▶ _EXERCISE AIM_: Locate each line of the data that contains the word "photo" and copy those lines in full.

▶ _SOURCE RECORDS_:

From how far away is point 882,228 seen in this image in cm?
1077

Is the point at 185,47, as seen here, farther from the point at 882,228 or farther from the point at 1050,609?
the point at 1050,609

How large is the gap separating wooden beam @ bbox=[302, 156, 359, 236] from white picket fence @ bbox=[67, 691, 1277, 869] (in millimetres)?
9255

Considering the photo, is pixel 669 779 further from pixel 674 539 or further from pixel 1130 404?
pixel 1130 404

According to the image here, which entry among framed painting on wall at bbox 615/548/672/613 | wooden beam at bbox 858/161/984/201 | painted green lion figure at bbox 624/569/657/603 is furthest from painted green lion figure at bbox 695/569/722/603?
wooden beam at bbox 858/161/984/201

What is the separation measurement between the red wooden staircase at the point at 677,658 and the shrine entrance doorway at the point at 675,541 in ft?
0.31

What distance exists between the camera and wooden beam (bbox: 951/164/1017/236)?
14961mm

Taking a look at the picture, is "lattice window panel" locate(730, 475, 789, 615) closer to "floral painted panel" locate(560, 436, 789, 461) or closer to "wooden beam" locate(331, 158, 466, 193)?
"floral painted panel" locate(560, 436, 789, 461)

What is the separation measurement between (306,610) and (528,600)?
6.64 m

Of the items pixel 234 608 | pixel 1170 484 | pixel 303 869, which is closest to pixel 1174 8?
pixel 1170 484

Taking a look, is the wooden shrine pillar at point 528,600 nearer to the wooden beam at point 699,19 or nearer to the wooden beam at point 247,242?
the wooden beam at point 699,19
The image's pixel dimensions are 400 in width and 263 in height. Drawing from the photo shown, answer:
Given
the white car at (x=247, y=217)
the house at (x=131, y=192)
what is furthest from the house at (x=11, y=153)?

▶ _CORRECT RESPONSE_:
Considering the photo, is pixel 669 779 further from pixel 674 539 or further from pixel 1130 404?
The image's pixel dimensions are 400 in width and 263 in height. Drawing from the photo shown, answer:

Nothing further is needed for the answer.